- **THE EXERCISE**: Can you give all the records again without altering a single character?

- **EXTRACTED MATERIAL**:
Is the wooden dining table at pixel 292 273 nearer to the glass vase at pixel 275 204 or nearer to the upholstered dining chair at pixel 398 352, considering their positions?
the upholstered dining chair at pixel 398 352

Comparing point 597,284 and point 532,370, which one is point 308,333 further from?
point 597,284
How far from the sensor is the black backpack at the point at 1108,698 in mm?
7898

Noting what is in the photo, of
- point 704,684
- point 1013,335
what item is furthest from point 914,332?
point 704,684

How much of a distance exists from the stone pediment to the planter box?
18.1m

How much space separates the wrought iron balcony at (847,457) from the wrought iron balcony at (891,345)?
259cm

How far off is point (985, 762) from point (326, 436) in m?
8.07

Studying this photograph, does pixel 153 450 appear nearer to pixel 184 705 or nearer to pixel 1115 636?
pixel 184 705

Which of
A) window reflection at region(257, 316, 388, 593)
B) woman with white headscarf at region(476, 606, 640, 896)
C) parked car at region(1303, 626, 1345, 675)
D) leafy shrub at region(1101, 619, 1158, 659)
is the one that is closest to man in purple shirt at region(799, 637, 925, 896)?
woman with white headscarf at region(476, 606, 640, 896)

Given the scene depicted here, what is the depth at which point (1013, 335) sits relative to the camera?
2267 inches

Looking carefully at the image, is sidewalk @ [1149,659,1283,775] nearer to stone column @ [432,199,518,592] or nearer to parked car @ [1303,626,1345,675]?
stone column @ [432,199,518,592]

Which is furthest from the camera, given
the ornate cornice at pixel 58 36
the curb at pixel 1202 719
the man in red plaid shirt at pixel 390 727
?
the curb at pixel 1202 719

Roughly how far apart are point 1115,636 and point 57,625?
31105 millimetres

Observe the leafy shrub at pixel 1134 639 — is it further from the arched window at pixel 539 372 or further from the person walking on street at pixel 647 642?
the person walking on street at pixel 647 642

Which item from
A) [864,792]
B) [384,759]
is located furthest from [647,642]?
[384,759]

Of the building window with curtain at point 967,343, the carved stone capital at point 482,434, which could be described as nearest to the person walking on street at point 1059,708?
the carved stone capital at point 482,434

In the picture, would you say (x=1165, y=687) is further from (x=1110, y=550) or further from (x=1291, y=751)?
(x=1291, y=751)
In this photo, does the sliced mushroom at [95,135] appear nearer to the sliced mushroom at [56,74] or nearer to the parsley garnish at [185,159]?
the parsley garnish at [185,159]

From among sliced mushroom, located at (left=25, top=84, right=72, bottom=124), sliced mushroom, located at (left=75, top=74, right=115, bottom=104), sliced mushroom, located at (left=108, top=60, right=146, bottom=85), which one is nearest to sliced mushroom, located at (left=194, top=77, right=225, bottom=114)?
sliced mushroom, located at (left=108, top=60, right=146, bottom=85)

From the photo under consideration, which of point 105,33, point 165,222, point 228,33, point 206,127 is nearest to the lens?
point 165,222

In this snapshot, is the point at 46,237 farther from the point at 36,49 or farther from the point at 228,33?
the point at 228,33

- **WORKED ANSWER**:
Is the wooden dining table at pixel 292 273 nearer to the glass vase at pixel 275 204 or nearer to the upholstered dining chair at pixel 398 352, considering their positions?
the upholstered dining chair at pixel 398 352

Comparing point 597,284 and point 532,370, which one is point 308,333 further from?
point 597,284
How far from the sensor is the black backpack at the point at 1108,698 in mm?
7898

Noting what is in the photo, of
- point 704,684
- point 1013,335
what item is furthest from point 914,332?
point 704,684

How much of a distance exists from the stone pediment to the planter box?
18.1m

How much space separates the wrought iron balcony at (847,457) from the wrought iron balcony at (891,345)?
259cm

How far off is point (985, 762) from point (326, 436) in m?
8.07

Studying this photograph, does pixel 153 450 appear nearer to pixel 184 705 or nearer to pixel 1115 636?
pixel 184 705

Which of
A) window reflection at region(257, 316, 388, 593)
B) woman with white headscarf at region(476, 606, 640, 896)
C) parked car at region(1303, 626, 1345, 675)
D) leafy shrub at region(1101, 619, 1158, 659)
is the one that is closest to man in purple shirt at region(799, 637, 925, 896)?
woman with white headscarf at region(476, 606, 640, 896)

Given the scene depicted here, what is the depth at which point (1013, 335) sits relative to the camera?
2267 inches

Looking carefully at the image, is sidewalk @ [1149,659,1283,775] nearer to stone column @ [432,199,518,592] or nearer to parked car @ [1303,626,1345,675]?
stone column @ [432,199,518,592]

Which is furthest from the camera, given
the ornate cornice at pixel 58 36
the curb at pixel 1202 719
the man in red plaid shirt at pixel 390 727
?
the curb at pixel 1202 719

Roughly how far apart are point 1115,636 and point 57,625?
31105 millimetres

Observe the leafy shrub at pixel 1134 639 — is it further from the arched window at pixel 539 372 or further from the person walking on street at pixel 647 642?
the person walking on street at pixel 647 642

Which item from
A) [864,792]
B) [384,759]
is located furthest from [647,642]?
[384,759]

Of the building window with curtain at point 967,343, the carved stone capital at point 482,434, which could be described as nearest to the person walking on street at point 1059,708?
the carved stone capital at point 482,434

In the picture, would you say (x=1165, y=687) is further from (x=1110, y=550) or further from (x=1291, y=751)?
(x=1291, y=751)
In this photo, does the sliced mushroom at [95,135] appear nearer to the sliced mushroom at [56,74] or nearer to the parsley garnish at [185,159]?
the parsley garnish at [185,159]

From among sliced mushroom, located at (left=25, top=84, right=72, bottom=124), sliced mushroom, located at (left=75, top=74, right=115, bottom=104), sliced mushroom, located at (left=108, top=60, right=146, bottom=85), which one is nearest to sliced mushroom, located at (left=194, top=77, right=225, bottom=114)?
sliced mushroom, located at (left=108, top=60, right=146, bottom=85)

From the photo under consideration, which of point 105,33, point 165,222, point 228,33, point 206,127 is nearest to the lens?
point 165,222

In this snapshot, is the point at 46,237 farther from the point at 36,49 or farther from the point at 228,33?
the point at 228,33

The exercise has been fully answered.